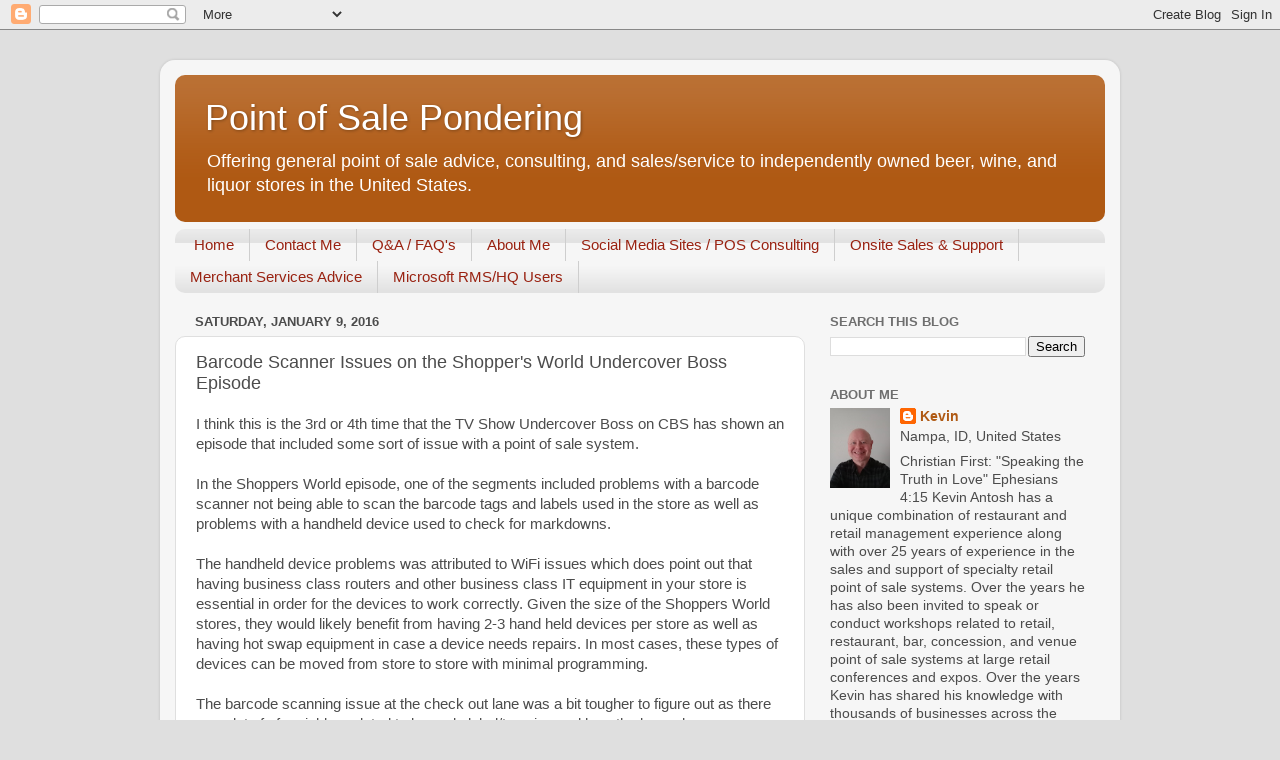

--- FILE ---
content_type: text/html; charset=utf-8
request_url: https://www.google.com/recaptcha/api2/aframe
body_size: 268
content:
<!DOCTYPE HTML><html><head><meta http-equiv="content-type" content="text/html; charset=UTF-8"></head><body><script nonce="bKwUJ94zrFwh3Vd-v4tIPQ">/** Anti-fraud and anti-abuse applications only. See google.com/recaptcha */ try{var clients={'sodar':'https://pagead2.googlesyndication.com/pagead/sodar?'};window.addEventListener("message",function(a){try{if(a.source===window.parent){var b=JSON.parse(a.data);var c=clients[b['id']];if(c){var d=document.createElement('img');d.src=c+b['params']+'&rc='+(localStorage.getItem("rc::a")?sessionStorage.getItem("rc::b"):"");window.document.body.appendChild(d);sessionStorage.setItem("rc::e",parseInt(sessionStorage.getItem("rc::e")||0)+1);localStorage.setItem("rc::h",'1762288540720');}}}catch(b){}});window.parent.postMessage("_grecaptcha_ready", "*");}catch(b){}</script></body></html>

The problem:
Every line from the one containing "body_size: 268" to the close of the records must be reproduced exactly. Include both ends and nothing more.

Response for this exercise:
body_size: 268
content:
<!DOCTYPE HTML><html><head><meta http-equiv="content-type" content="text/html; charset=UTF-8"></head><body><script nonce="bKwUJ94zrFwh3Vd-v4tIPQ">/** Anti-fraud and anti-abuse applications only. See google.com/recaptcha */ try{var clients={'sodar':'https://pagead2.googlesyndication.com/pagead/sodar?'};window.addEventListener("message",function(a){try{if(a.source===window.parent){var b=JSON.parse(a.data);var c=clients[b['id']];if(c){var d=document.createElement('img');d.src=c+b['params']+'&rc='+(localStorage.getItem("rc::a")?sessionStorage.getItem("rc::b"):"");window.document.body.appendChild(d);sessionStorage.setItem("rc::e",parseInt(sessionStorage.getItem("rc::e")||0)+1);localStorage.setItem("rc::h",'1762288540720');}}}catch(b){}});window.parent.postMessage("_grecaptcha_ready", "*");}catch(b){}</script></body></html>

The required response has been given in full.